If it were possible to prove that the electro-magnetism, for instance, is a product of some random process, then we have perhaps proved that there is no god. But, to my knowledge, there is no such proof. So, the only way for me to believe in some God is if it is possible to believe that God created the laws of nature inclusive the entropy law and the evolution. But this is by no means self evident.
Science and faith
Let us first point out that modern mathematics and science supports freedom of religion, but hardly any kind of fundamentalism. For instance, if some person at a nonconformist meeting rises proclaiming that “great is the power of faith”, this is de facto scientifically proved by the placebo effect. If I eat a sugar pill convinced that it contains a wholesome medicine, then I will sooner be whole, even if not all illnesses may be cured that way. Similarly, the Commandments of God and the Sermon on the Mount in the Bible certainly promotes survival. I am also sure that the Koran (even if I am not familiar with it) includes many such passages. This means that certain passages in the Bible and the Koran may promote survival. Nevertheless, I see any faith that may promote the survival of mankind - and my own survival as an individual and a member of the society - as a good faith.
There is also detrimental faith. For instance, if a large number of individuals in society really believe that on Friday, the 13th, the risk of unforeseen accidents is higher than usual, then such accidents will more probably occur. In my opinion, such faith is bad faith or superstition detrimental to survival.
One of the most important mathematical discoveries during the 20:th century was the theorem of Gödel (1931) stating that not even all mathematical problems can be solved mathematically. Or in other words: Our knowledge will always be limited and there will always exist true statements that can never be proved. And in such statements we can only have faith - or no faith.

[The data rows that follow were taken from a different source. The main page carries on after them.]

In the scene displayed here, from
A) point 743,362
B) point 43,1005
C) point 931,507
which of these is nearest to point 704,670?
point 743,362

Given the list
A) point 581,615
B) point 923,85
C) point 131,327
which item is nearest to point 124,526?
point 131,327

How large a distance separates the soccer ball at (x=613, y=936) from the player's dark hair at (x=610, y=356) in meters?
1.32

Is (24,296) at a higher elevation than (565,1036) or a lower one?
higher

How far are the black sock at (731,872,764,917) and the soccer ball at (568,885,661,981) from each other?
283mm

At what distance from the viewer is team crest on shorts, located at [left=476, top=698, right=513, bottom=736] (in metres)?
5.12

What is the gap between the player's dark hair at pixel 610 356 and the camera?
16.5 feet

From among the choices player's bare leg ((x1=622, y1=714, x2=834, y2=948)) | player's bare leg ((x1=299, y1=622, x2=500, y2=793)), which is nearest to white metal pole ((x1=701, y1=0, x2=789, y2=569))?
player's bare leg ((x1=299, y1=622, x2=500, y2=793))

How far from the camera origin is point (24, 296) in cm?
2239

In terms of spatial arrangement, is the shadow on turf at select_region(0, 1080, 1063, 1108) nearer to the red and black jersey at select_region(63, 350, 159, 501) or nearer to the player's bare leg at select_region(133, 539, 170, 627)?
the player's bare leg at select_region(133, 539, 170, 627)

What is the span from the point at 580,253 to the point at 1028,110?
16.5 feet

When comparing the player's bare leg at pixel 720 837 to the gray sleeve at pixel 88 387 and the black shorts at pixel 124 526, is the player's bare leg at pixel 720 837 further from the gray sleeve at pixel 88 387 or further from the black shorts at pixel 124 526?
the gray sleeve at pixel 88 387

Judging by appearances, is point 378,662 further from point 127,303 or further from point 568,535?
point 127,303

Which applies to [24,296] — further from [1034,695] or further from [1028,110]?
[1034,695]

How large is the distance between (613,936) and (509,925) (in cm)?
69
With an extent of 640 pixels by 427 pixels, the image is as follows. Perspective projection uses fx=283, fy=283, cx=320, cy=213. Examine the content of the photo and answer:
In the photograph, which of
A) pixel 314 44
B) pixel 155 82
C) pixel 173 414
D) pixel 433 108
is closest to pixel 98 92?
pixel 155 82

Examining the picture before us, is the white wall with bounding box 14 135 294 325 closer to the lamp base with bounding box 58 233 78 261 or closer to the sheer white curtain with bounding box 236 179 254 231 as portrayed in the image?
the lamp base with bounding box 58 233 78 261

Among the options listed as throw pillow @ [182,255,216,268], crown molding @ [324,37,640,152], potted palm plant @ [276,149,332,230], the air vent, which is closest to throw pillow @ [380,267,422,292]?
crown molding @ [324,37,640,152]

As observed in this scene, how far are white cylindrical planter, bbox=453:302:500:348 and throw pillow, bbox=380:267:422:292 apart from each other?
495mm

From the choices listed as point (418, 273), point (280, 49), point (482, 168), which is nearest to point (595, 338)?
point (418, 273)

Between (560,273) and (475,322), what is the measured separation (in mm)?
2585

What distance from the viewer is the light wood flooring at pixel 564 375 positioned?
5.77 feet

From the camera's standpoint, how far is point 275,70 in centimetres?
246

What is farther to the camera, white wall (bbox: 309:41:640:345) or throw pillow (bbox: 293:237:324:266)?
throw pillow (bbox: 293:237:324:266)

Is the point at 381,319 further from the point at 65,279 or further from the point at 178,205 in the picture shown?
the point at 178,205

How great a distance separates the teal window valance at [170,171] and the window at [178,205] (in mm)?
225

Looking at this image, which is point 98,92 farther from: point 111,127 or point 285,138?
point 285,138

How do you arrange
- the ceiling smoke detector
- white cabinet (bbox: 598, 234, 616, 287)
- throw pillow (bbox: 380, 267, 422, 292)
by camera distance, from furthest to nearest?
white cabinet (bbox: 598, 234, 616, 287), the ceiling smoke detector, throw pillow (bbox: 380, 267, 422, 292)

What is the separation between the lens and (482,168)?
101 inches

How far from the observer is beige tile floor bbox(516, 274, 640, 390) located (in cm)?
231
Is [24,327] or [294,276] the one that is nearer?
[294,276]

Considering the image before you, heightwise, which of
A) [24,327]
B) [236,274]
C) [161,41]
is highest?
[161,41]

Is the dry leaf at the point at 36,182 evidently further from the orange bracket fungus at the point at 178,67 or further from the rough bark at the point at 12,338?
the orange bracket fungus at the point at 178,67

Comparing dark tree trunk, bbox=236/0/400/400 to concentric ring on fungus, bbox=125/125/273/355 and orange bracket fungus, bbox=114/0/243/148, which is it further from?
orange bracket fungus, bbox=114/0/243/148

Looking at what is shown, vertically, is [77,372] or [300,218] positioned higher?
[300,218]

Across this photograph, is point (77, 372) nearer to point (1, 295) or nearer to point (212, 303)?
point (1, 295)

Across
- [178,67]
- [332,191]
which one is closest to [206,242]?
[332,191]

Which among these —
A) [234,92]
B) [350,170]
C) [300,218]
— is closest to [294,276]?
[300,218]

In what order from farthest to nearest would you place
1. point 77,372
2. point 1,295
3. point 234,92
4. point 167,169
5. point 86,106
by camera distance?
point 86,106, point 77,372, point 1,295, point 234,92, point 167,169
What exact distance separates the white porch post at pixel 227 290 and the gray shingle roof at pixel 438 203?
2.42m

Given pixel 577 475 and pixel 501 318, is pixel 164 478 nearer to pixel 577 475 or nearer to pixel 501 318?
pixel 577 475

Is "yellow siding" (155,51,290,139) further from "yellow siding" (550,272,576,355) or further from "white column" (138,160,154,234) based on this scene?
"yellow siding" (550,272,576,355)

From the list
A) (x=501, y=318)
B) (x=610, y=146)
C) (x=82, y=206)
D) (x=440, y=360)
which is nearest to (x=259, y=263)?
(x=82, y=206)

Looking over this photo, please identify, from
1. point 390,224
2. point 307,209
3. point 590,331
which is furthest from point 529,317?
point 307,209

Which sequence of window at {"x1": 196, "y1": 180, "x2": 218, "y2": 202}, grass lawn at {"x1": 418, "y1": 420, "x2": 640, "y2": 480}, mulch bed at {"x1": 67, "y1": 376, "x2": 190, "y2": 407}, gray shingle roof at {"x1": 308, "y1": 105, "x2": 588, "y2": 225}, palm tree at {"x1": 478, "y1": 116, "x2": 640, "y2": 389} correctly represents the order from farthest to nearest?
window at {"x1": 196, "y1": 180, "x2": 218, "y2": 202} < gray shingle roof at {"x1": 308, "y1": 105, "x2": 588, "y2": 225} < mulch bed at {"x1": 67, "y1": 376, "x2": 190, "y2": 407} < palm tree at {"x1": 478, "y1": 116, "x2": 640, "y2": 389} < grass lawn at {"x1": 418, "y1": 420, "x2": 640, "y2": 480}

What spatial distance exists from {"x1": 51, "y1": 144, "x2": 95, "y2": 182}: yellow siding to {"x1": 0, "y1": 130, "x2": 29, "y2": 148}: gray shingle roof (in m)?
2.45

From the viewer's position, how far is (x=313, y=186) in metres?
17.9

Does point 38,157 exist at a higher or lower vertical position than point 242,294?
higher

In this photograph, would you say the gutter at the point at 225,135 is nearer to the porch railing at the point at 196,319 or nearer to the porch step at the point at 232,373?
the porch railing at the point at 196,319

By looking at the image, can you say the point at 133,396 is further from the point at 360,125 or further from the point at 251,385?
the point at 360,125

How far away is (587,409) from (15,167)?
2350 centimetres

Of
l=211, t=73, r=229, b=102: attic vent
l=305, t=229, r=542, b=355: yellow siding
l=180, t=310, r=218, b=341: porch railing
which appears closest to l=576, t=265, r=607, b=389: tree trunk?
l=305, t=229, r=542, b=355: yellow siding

In my opinion, this theorem also supports the freedom of religion. It also means that no zealot has any right to coerce anyone to accept any religious dogmas or to call any person unbelieving, because outside the realm of knowledge everyone has to believe in something, which is not necessarily identical with the zealot’s God.
It will be argued that the Darwinian evolution of natural systems is a process proceeding by phenotypic (genetic) random variation and selection in one generation to the next. It will also be seen as something climbing a phenotypic value landscape. Even though the climbing takes place at random, it does not necessarily mean that the landscape is a result of some random process. It entirely depends on the laws of nature, gravitation, electro-magnetism, the properties of nuclear particles etcetera, whose origin is not known. So, evolution is perhaps not a pure random process, after all. Besides, it has a history and a memory, and the information stored in the DNA-messages may be used to improve on the efficiency of the process.
Another problem is that probability theory is only a human invention and must not necessarily have anything to do with reality. On the other hand, the probability theory makes it possible to produce very good models of real processes, that may also be simulated on computers.